但曾经的事是一个死结,永远也无法打开的死结。
人生最常见的事就是离别,聂庆再也没有重聚了。
唐禹还有。
他握着霁瑶冰凉的手,低声道:“既然你决定了要陪着秋瞳,那便去吧,但也要记得照顾好自己。”
冷翎瑶的话很少,她只是微微点头,看着唐禹,又低下头。
唐禹道:“你恢复记忆的事,我谁也没说,所以你想怎么做,就怎么做。”
“霁瑶,我心疼秋瞳,也心疼你,别让自己委屈了。”
冷翎瑶摇了摇头,道:“我和她,是朋友,不会委屈。”
唐禹道:“你知道我在说什么。”
冷翎瑶沉默了片刻,小声道:“我…我…我没那么好…”
“但你答应了要保护我。”
唐禹捏了捏她的脸,道:“正道弟子不许食。
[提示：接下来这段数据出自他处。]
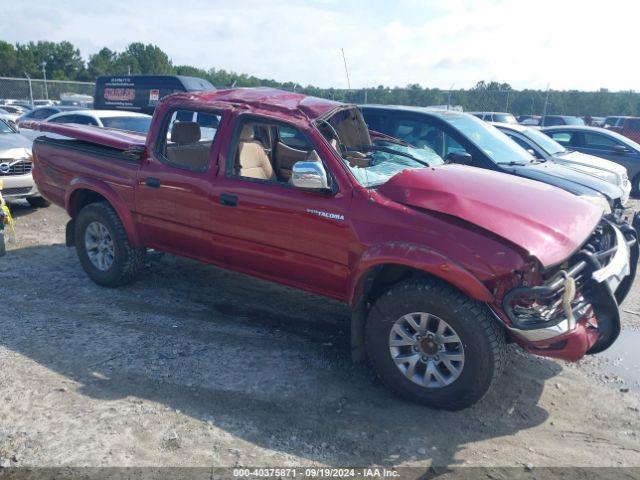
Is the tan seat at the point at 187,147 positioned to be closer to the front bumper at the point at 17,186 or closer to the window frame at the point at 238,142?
the window frame at the point at 238,142

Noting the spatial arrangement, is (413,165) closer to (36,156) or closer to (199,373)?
(199,373)

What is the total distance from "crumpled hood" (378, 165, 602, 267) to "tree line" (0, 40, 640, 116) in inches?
311

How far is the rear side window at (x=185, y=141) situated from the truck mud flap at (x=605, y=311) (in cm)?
333

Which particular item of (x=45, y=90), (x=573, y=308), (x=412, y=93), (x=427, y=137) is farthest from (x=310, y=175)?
(x=45, y=90)

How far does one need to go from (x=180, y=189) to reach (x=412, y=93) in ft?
72.3

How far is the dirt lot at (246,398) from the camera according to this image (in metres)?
Answer: 3.29

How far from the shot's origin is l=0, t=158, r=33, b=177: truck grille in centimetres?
835

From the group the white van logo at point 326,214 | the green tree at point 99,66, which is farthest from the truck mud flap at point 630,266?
the green tree at point 99,66

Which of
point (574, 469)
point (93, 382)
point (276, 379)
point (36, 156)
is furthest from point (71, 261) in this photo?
point (574, 469)

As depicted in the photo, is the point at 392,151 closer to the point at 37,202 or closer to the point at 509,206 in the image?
the point at 509,206

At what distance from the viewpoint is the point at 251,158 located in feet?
15.9

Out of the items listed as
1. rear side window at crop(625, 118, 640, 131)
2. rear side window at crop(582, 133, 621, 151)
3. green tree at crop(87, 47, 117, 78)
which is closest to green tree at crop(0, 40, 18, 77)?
green tree at crop(87, 47, 117, 78)

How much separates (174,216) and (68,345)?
1394 millimetres

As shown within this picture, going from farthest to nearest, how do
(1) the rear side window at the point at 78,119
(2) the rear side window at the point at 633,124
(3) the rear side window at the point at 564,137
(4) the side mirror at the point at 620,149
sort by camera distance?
(2) the rear side window at the point at 633,124, (3) the rear side window at the point at 564,137, (4) the side mirror at the point at 620,149, (1) the rear side window at the point at 78,119
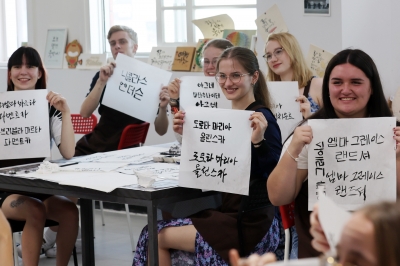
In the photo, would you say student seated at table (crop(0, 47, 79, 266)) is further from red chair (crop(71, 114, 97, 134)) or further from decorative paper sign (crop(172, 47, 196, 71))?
decorative paper sign (crop(172, 47, 196, 71))

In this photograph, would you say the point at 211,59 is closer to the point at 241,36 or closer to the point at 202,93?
the point at 202,93

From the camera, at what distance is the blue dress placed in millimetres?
2779

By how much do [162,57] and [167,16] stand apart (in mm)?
406

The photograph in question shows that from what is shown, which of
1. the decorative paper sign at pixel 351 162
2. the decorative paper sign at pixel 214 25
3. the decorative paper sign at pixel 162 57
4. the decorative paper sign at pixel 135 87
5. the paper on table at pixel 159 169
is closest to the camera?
the decorative paper sign at pixel 351 162

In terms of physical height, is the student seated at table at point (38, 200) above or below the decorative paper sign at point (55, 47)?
below

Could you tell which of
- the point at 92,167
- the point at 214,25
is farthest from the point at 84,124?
the point at 92,167

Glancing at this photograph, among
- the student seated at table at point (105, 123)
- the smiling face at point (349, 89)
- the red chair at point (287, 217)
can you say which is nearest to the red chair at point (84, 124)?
the student seated at table at point (105, 123)

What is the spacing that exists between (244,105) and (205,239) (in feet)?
2.24

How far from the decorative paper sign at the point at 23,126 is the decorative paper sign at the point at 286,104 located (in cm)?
127

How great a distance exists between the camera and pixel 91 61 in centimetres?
605

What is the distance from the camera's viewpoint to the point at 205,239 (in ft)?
9.16

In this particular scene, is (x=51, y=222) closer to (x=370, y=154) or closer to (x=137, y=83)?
(x=137, y=83)

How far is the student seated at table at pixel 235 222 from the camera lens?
9.11 feet

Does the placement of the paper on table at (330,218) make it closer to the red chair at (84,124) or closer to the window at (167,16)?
the red chair at (84,124)
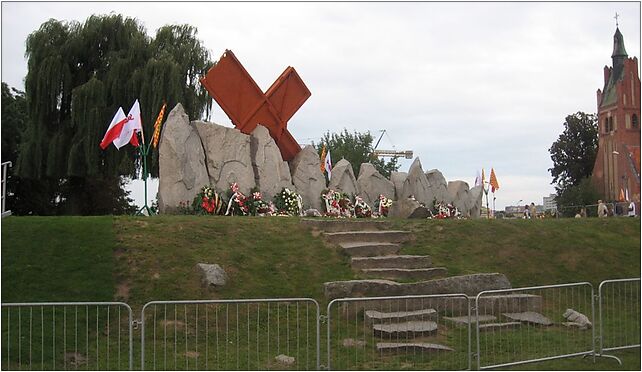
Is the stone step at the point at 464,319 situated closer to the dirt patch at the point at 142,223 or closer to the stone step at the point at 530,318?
the stone step at the point at 530,318

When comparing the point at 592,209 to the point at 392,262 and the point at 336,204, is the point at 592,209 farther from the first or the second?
the point at 392,262

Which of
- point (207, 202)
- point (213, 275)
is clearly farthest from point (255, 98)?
point (213, 275)

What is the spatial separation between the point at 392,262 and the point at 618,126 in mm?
65348

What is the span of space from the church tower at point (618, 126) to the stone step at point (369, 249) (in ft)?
168

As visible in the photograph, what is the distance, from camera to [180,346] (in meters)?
9.82

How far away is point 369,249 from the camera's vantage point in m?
14.7

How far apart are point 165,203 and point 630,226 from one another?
1200cm

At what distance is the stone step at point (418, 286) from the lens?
1205 cm

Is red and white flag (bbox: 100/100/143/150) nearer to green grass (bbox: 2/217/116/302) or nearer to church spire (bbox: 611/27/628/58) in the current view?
green grass (bbox: 2/217/116/302)

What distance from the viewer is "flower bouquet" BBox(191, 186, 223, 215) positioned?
18.0 meters

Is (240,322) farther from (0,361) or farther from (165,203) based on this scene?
(165,203)

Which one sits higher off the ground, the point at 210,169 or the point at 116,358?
the point at 210,169

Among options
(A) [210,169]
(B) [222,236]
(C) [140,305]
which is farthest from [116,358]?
(A) [210,169]

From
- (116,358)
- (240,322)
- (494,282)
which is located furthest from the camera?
(494,282)
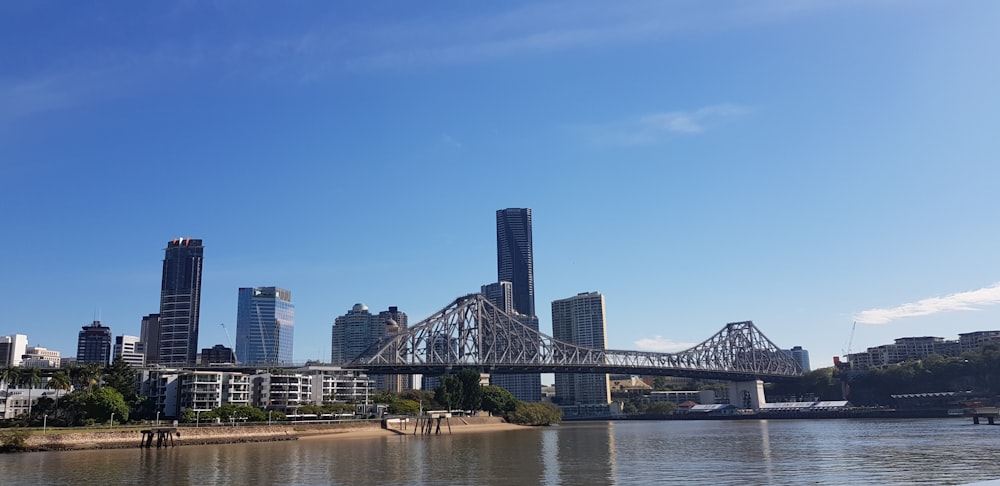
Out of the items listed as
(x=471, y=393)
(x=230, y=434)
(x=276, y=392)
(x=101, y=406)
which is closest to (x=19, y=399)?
(x=101, y=406)

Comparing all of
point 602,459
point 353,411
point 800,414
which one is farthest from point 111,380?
point 800,414

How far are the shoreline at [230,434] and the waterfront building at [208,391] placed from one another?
18.3m

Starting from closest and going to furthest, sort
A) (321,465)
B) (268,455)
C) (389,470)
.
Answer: (389,470) < (321,465) < (268,455)

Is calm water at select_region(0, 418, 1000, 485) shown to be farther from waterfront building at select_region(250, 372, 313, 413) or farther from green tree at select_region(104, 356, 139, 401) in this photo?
waterfront building at select_region(250, 372, 313, 413)

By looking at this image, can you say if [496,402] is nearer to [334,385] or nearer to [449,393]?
[449,393]

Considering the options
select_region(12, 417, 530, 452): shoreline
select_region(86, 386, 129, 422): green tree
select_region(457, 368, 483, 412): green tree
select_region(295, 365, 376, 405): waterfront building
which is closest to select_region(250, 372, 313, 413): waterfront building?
select_region(295, 365, 376, 405): waterfront building

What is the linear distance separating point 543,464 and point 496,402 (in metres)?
103

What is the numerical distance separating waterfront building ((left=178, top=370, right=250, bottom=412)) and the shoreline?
1829 cm

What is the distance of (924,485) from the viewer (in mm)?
45344

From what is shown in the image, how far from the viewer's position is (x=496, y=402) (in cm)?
16512

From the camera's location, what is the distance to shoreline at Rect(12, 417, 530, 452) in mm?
83606

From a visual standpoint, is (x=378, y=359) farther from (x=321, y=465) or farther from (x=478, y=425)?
(x=321, y=465)

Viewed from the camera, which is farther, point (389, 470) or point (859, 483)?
point (389, 470)

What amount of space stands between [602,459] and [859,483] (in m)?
26.0
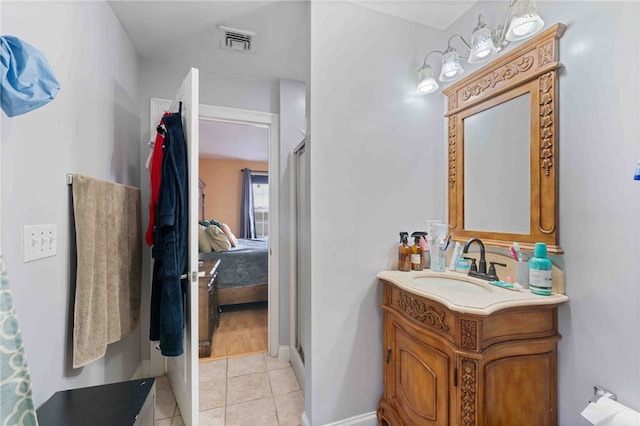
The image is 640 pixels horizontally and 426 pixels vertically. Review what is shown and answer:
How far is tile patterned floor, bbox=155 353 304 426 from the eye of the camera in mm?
1610

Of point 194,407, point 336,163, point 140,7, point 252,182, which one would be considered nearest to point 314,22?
point 336,163

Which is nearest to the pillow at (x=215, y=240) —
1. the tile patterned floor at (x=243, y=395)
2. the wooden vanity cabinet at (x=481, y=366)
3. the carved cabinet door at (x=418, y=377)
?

”
冷翎瑶的脸红得发烫,急忙缩开,说道:“我我…我去跟师父告别…”
她连忙跑开了,很胆小,很怯懦。
谢秋瞳这才从远处走来,看着冷翎瑶的背影,道:“对她多些耐心,她的病是我们所有人之中,最严重那个。”
“遗忘,会让人找不到自己,因此才会有自卑。”
唐禹道:“昨晚和聂师兄聊了很多,这让我感慨万千,我想这一战无论怎样,你不要出事。”
谢秋瞳道:“你看我像傻子么?只有某些傻子,有时候才会为了别人豁出去命,我绝不会。”
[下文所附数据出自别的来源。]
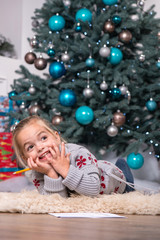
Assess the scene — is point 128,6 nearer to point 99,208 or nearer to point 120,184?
point 120,184

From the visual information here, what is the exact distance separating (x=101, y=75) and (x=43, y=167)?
54.9 inches

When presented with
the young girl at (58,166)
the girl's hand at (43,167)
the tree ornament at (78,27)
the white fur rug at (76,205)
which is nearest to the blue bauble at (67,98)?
A: the tree ornament at (78,27)

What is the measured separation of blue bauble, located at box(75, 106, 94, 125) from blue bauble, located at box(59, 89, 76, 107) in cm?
11

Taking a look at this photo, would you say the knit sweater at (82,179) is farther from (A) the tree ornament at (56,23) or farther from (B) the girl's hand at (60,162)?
(A) the tree ornament at (56,23)

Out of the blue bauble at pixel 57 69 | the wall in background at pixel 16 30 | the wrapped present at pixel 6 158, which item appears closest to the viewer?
the blue bauble at pixel 57 69

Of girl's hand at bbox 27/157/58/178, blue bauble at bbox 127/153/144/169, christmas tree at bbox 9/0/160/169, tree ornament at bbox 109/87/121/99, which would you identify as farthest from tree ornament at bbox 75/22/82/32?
girl's hand at bbox 27/157/58/178

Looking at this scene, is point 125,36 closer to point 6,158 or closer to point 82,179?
point 6,158

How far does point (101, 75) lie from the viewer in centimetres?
253

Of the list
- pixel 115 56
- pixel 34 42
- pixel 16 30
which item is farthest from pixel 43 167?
pixel 16 30

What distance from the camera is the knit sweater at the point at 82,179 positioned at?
4.00 ft

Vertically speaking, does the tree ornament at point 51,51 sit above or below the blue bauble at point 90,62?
above

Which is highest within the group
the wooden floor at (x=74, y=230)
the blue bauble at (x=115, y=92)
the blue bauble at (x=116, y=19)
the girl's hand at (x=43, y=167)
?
the blue bauble at (x=116, y=19)

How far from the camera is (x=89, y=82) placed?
8.21 ft

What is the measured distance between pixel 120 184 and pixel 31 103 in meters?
1.46
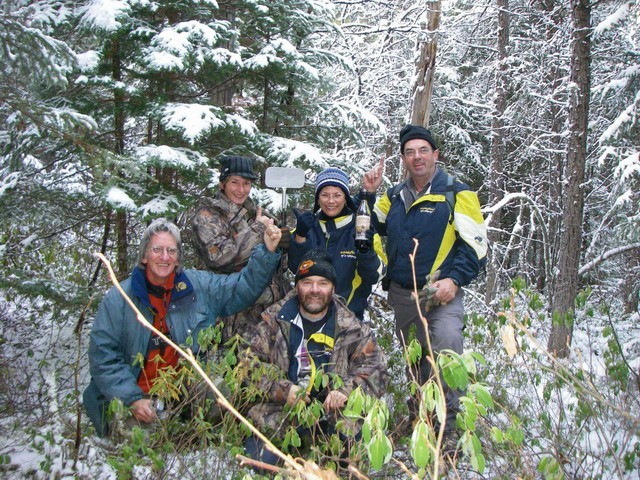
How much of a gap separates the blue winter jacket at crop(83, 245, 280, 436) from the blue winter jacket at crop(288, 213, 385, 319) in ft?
1.36

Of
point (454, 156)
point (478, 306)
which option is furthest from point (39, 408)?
point (454, 156)

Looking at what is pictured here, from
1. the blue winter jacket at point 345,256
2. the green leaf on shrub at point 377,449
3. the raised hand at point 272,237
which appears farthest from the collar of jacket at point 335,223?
the green leaf on shrub at point 377,449

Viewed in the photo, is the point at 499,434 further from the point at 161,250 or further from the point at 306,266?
the point at 161,250

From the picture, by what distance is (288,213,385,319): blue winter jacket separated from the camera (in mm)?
4320

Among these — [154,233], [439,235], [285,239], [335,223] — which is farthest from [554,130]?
[154,233]

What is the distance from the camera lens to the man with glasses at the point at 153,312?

说到这里,她微微一顿,道:“霁瑶的记忆恢复了对吗?”
唐禹愣了一下,随即道:“不知道哦。”
两人对视着,都忍不住笑了起来。
而此时此刻,建康宫,也发生着大事,也关于离别。
“诸位,我们为什么要打仗?”
司马绍放下毛笔,缓缓问道:“分明是天灾,分明百姓已经很难活命了,为什么我们还要豁出去?”